Concurrent event handling #2381

MaxFangX · 2023-06-28T04:48:50Z

MaxFangX
Jun 28, 2023

Background

Right now, the EventsProvider trait states: "handlers MUST fully handle Events and persist any relevant changes to disk before returning".

However, this effectively prevents LDK users from implementing any form of concurrency that would allow them to reduce latency / response times when under high load and generating lots of Events. If 10 pending events are emitted in a call to process_events[_async], and all of these need to persist data e.g. by making a request to a database, all 10 calls have to be executed in serial, when in practice the Events may have little to no relation to each other and LDK users can handle these events more efficiently by processing them in parallel.

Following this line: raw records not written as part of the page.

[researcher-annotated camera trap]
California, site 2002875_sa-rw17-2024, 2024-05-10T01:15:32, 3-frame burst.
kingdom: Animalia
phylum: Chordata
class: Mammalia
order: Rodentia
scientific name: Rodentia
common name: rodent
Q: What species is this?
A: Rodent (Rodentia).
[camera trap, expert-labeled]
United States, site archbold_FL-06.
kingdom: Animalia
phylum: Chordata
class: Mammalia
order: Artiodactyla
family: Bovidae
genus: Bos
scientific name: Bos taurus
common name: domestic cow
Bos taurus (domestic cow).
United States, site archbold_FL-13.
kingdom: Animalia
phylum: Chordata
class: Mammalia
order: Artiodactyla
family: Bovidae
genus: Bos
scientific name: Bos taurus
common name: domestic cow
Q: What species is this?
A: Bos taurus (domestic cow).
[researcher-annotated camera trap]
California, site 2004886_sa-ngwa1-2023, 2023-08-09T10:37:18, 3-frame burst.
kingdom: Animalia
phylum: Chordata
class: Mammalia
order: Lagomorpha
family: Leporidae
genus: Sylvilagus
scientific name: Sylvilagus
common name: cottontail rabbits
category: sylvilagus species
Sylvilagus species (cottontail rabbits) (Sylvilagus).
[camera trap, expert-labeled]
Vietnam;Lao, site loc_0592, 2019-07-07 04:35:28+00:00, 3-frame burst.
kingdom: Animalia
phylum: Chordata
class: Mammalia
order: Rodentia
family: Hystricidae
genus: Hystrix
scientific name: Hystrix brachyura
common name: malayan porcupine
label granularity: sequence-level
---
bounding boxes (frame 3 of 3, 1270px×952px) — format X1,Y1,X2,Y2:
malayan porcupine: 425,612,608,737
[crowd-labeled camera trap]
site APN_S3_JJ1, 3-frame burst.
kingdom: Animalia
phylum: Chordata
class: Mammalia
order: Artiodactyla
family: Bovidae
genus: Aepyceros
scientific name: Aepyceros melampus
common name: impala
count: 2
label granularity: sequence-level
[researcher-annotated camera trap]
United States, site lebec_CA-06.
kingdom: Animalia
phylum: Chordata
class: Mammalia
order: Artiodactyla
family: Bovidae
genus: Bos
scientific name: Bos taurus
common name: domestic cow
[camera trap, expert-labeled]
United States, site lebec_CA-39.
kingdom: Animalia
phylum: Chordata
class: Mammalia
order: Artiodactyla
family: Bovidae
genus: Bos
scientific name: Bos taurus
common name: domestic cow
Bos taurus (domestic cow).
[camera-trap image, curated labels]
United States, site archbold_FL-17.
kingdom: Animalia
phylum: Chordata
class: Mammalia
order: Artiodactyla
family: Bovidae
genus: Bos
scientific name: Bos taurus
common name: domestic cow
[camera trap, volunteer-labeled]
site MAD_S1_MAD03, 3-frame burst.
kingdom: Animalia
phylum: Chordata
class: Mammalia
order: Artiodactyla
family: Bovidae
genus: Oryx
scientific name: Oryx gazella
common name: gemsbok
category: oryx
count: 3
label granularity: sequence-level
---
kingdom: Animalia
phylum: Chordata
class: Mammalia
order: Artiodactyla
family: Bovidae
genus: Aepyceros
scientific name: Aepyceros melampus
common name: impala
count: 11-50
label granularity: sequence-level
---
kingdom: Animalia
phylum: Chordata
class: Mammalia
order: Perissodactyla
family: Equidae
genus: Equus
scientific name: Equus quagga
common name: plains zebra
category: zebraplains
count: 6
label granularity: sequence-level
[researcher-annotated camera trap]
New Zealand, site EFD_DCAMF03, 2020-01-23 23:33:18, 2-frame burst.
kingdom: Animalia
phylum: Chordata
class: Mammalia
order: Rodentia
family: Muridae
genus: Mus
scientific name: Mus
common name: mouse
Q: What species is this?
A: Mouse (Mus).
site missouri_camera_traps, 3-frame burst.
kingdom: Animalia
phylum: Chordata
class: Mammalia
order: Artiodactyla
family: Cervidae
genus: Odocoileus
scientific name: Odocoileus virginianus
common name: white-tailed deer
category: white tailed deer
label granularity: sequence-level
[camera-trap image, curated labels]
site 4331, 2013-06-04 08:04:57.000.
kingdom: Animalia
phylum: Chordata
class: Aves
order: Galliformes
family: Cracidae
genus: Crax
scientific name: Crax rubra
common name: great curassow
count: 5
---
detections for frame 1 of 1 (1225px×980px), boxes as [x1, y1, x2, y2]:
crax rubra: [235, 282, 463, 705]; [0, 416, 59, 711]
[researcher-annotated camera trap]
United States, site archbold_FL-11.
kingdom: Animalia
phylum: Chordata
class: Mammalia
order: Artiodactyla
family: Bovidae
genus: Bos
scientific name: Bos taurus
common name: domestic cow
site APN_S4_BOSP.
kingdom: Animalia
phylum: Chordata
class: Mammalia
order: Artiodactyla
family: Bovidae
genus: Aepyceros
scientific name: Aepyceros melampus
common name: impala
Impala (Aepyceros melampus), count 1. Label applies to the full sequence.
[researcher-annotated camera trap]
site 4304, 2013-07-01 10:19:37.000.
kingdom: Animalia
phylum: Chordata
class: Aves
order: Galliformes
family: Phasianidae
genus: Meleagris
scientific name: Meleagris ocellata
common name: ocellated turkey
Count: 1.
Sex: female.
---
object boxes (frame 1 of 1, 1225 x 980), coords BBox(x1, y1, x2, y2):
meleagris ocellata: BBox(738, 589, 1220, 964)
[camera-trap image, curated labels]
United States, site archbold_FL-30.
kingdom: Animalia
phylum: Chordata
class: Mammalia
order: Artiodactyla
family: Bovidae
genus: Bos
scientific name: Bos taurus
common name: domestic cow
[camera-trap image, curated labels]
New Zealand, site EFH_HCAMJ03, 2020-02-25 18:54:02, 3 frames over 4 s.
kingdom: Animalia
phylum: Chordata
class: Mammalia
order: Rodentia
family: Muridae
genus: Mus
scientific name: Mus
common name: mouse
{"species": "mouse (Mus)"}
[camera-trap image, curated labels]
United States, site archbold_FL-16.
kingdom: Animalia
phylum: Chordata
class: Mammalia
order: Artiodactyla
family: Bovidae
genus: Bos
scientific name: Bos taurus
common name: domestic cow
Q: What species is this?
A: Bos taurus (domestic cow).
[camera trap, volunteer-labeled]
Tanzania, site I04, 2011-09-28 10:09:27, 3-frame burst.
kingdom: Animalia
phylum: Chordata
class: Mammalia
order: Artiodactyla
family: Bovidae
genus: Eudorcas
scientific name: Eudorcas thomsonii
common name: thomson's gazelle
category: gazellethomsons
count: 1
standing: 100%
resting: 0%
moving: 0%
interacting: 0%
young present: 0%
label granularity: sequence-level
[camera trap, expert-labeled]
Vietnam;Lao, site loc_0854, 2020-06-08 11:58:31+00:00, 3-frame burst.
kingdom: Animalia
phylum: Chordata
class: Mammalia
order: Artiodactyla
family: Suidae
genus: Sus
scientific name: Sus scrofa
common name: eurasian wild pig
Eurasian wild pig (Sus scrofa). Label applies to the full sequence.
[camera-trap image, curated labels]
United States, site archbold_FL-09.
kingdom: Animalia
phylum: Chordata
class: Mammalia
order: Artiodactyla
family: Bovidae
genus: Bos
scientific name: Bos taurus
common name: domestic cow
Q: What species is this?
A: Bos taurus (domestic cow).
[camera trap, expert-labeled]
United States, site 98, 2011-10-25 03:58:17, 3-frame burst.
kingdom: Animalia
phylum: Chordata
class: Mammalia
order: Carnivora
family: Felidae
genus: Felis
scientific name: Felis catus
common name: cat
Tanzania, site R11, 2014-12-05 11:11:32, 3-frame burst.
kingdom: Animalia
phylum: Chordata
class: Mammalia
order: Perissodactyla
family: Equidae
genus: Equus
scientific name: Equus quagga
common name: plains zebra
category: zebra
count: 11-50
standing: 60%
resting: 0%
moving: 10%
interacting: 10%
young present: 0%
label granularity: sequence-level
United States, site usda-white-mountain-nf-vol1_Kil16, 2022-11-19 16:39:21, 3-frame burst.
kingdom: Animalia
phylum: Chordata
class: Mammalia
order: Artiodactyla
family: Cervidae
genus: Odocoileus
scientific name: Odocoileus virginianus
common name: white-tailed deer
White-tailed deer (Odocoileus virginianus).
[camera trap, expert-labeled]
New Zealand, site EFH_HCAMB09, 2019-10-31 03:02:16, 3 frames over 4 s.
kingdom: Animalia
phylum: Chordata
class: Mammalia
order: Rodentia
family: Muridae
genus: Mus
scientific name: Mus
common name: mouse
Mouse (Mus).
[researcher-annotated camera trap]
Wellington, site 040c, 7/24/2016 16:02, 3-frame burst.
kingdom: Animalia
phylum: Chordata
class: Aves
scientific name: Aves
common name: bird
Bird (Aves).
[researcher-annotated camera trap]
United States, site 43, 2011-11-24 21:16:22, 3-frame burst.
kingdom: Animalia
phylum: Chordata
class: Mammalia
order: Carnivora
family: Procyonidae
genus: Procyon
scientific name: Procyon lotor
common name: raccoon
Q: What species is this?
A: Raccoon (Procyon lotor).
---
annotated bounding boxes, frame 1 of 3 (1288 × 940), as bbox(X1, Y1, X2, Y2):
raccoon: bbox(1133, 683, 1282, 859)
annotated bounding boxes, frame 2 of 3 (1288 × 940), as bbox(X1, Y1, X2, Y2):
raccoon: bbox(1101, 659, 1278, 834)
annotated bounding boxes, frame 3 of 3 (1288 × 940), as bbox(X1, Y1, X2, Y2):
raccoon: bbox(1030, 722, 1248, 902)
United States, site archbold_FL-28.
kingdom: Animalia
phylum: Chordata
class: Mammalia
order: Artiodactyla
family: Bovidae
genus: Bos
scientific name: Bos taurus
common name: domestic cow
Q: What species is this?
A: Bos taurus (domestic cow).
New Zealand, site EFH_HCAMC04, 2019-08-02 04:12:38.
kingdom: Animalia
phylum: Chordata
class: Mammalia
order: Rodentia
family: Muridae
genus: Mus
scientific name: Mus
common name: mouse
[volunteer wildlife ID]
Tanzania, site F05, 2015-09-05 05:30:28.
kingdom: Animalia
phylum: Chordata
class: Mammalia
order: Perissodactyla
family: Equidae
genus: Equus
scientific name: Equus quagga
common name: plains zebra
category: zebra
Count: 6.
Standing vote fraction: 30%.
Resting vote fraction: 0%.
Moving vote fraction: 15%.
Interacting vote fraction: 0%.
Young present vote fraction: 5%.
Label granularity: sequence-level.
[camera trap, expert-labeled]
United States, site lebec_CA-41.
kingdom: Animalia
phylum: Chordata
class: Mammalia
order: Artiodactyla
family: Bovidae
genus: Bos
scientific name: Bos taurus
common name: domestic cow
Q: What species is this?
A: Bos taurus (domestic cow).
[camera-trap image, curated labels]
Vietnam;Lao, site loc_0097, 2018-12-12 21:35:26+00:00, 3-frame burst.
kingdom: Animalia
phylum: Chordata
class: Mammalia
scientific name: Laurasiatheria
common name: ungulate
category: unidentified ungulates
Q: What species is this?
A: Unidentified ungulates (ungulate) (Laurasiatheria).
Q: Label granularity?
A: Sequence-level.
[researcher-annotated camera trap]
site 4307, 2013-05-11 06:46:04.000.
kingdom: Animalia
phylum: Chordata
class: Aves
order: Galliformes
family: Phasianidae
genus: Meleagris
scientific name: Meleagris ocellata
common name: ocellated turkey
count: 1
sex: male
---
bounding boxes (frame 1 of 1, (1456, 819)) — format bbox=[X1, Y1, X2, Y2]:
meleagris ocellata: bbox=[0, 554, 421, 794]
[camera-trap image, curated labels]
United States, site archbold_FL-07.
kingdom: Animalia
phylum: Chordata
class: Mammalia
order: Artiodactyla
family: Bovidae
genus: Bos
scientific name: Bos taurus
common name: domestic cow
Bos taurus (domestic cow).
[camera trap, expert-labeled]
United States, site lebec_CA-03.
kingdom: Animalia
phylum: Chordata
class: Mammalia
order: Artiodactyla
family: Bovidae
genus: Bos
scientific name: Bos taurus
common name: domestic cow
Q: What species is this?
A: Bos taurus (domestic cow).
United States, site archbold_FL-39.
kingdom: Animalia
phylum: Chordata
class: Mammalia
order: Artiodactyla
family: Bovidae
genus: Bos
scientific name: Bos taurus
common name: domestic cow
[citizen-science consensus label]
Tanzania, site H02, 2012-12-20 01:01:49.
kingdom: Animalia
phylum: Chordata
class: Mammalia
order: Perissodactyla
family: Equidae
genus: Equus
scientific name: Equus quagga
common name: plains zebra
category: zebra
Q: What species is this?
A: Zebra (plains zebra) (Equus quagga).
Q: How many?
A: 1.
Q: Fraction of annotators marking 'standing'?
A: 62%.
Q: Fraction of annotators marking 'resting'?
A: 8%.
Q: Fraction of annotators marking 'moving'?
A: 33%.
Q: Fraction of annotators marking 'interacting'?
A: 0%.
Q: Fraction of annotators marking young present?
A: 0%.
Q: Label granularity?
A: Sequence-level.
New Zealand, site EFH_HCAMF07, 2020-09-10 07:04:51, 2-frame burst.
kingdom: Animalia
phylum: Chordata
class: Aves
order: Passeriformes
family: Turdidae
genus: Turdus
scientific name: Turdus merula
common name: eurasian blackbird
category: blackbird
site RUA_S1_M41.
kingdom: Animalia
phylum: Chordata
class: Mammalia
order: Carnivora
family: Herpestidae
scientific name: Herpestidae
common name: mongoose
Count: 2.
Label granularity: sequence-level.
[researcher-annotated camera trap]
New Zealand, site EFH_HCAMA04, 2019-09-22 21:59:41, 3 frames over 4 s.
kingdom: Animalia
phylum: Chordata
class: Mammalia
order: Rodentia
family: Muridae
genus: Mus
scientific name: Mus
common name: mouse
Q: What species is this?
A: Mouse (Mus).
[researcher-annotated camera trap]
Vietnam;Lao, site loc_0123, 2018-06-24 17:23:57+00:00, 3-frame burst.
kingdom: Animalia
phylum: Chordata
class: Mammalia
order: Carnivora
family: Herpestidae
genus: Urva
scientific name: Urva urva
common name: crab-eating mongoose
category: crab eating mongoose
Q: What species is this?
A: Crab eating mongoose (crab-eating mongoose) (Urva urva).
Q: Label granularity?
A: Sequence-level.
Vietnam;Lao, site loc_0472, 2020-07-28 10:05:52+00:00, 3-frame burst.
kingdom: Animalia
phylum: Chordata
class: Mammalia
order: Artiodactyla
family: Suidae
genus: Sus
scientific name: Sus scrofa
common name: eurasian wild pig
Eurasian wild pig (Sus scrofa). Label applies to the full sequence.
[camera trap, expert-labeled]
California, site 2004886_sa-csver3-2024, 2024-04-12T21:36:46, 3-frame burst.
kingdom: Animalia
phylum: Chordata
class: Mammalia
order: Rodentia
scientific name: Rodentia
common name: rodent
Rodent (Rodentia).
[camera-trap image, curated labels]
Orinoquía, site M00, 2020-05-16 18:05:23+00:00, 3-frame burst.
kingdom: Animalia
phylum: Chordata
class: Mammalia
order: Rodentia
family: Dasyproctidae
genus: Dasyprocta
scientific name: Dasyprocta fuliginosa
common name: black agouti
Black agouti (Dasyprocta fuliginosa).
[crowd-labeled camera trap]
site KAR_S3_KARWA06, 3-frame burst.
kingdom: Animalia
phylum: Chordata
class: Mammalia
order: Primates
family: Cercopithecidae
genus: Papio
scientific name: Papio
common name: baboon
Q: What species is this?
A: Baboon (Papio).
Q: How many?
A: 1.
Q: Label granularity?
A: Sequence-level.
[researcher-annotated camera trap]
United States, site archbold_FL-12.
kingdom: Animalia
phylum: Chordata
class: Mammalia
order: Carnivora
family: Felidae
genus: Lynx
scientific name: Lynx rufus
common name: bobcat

This property is important for us because we expect to have a single (or very few) LSPs handle and route payments for a large number of user nodes. It's not a big deal if user nodes have to process events serially, but our LSP needs to be able to process events concurrently, otherwise our users will experience latency spikes when the LSP is under high load.

Possible solutions

One solution that would work for us (let's call it the "events batch" approach) is to allow us to pass in a (optionally async) event handler that handles one batch of events at a time, e.g. by taking a Vec<Event> as input instead of just a single Event. Then, we could serialize and persist the batch of events in one call to our own DB, and safely return from the handle_event_batch function along with our promise that we'll handle the events eventually (possibly when the node restarts at a later point in time). Then, LDK can consider the events handled and repersist the channel manager / chain monitor with the pending events queue drained, while our own code works through the persisted events. If there is e.g. a network outage that prevents an event from being handled, we can just shut down our node and continue trying to handle the event at a later point in time.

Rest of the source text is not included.